The records:

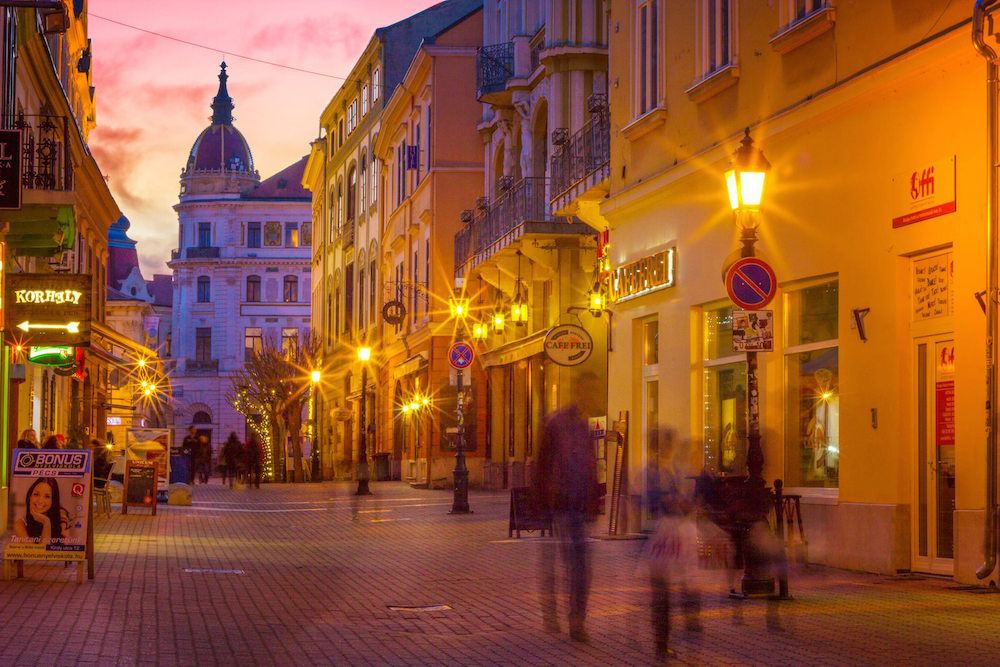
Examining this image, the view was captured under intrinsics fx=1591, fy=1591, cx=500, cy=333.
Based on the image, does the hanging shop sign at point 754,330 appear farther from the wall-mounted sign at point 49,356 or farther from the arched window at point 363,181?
the arched window at point 363,181

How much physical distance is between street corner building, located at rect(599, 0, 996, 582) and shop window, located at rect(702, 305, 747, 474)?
0.03 meters

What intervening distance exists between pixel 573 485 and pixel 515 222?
2378 centimetres

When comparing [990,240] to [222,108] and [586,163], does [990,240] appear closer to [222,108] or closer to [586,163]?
[586,163]

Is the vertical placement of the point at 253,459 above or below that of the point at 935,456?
below

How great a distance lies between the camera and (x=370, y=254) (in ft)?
206

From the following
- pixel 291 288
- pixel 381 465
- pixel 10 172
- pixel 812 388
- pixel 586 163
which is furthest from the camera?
pixel 291 288

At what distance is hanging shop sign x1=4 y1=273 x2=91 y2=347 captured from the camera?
81.1 ft

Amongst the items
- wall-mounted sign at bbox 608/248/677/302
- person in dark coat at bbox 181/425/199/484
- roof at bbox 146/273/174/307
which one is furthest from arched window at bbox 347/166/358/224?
roof at bbox 146/273/174/307

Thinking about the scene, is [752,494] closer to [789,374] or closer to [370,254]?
[789,374]

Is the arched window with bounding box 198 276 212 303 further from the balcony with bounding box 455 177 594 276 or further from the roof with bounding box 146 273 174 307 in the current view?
the balcony with bounding box 455 177 594 276

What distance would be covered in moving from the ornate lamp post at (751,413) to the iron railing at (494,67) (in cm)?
2390

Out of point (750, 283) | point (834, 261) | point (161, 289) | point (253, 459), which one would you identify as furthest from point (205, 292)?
point (750, 283)

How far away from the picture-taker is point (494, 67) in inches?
1503

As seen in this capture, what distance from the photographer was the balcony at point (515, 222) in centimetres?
3372
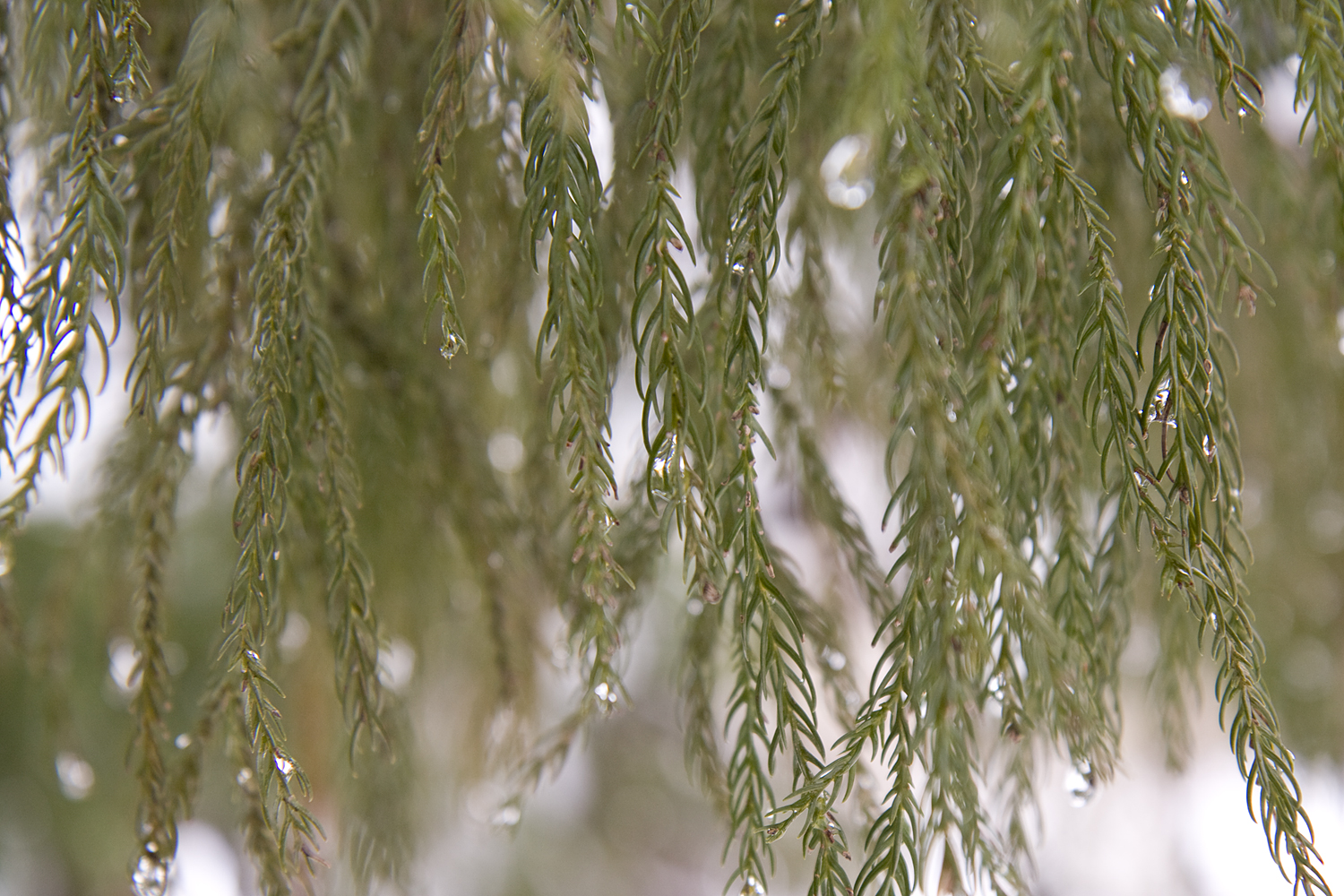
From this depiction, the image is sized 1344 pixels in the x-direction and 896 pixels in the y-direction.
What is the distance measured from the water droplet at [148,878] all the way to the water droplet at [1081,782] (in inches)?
24.2

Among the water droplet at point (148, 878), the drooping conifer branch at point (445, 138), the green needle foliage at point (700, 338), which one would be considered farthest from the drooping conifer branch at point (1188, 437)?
the water droplet at point (148, 878)

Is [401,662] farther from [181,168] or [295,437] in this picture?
[181,168]

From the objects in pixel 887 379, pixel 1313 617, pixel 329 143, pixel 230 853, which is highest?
pixel 887 379

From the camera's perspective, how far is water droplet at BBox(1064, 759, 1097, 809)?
0.56 m

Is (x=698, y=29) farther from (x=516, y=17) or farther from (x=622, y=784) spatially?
(x=622, y=784)

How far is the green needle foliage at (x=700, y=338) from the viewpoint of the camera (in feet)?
1.50

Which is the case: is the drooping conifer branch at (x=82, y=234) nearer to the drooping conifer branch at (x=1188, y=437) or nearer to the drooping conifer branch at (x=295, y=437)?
the drooping conifer branch at (x=295, y=437)

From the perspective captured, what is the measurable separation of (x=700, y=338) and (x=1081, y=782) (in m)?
0.40

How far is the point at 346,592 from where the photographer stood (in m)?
0.56

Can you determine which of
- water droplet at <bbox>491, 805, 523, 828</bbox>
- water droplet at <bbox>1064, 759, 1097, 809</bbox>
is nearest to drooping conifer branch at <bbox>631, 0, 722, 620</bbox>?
water droplet at <bbox>1064, 759, 1097, 809</bbox>

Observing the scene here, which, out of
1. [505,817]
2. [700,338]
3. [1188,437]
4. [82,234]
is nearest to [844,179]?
[700,338]

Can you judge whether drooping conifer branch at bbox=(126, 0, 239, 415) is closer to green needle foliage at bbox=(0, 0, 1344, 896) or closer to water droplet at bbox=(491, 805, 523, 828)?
green needle foliage at bbox=(0, 0, 1344, 896)

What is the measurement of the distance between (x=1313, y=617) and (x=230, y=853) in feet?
7.57

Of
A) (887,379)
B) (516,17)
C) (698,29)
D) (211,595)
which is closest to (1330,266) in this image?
(887,379)
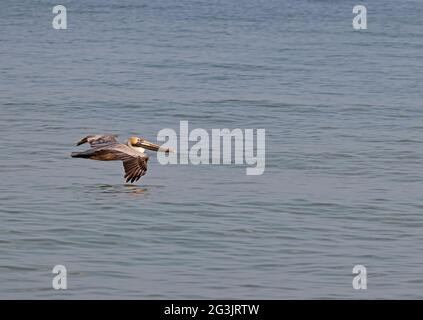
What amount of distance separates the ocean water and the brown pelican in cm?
48

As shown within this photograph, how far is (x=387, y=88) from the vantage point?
77.8 feet

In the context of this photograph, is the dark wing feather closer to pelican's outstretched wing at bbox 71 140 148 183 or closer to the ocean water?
pelican's outstretched wing at bbox 71 140 148 183

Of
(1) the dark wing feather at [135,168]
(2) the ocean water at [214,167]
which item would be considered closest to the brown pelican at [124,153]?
(1) the dark wing feather at [135,168]

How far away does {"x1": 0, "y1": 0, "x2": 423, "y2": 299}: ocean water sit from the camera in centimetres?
1159

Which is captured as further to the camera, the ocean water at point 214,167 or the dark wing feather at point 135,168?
the dark wing feather at point 135,168

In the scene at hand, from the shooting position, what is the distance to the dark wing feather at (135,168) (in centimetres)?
1355

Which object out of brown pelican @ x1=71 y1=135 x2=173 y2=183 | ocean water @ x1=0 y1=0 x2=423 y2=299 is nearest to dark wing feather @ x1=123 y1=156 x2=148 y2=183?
brown pelican @ x1=71 y1=135 x2=173 y2=183

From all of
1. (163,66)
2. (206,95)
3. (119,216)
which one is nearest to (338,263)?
(119,216)

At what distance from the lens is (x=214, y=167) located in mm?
16344

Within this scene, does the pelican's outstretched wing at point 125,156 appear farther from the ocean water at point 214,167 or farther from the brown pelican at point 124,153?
the ocean water at point 214,167

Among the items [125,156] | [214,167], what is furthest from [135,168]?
[214,167]

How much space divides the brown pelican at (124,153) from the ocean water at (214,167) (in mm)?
478

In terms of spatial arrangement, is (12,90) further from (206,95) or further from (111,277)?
(111,277)

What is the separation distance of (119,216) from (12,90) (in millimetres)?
8983
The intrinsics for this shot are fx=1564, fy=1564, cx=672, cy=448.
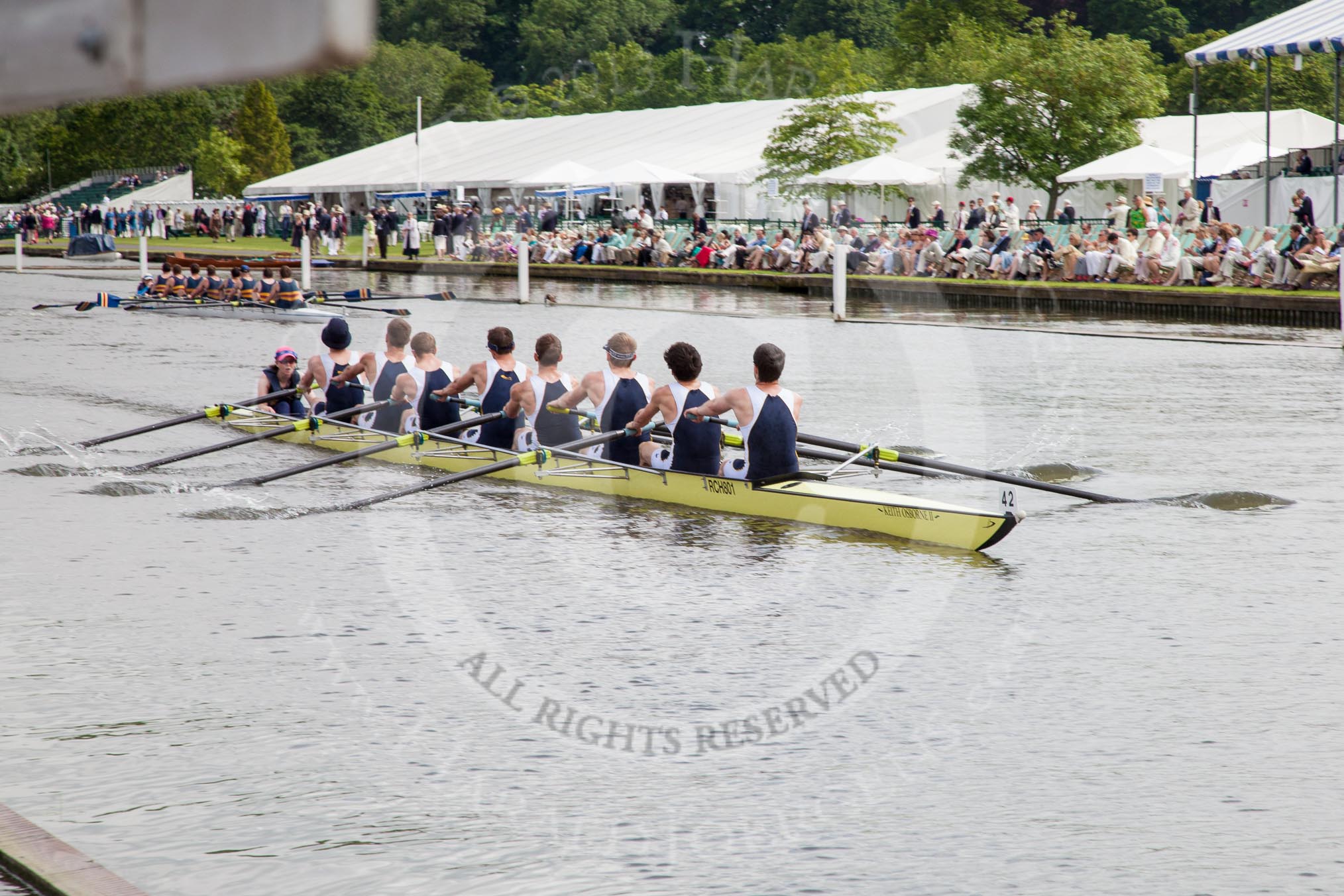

Your goal: Rewrite the material from its start through the line containing "Based on the", inclusive, as a Markdown table with the columns Row and Line, skipping blank lines. Leave the pictures out of the answer.

The output:
| Row | Line |
|---|---|
| 1 | Examining this image, the view was captured under intrinsics fx=1591, fy=1591, cx=500, cy=333. |
| 2 | Based on the image, does the hanging shop sign at point 754,330 appear farther from the wall-mounted sign at point 49,356 or farther from the arched window at point 363,181? |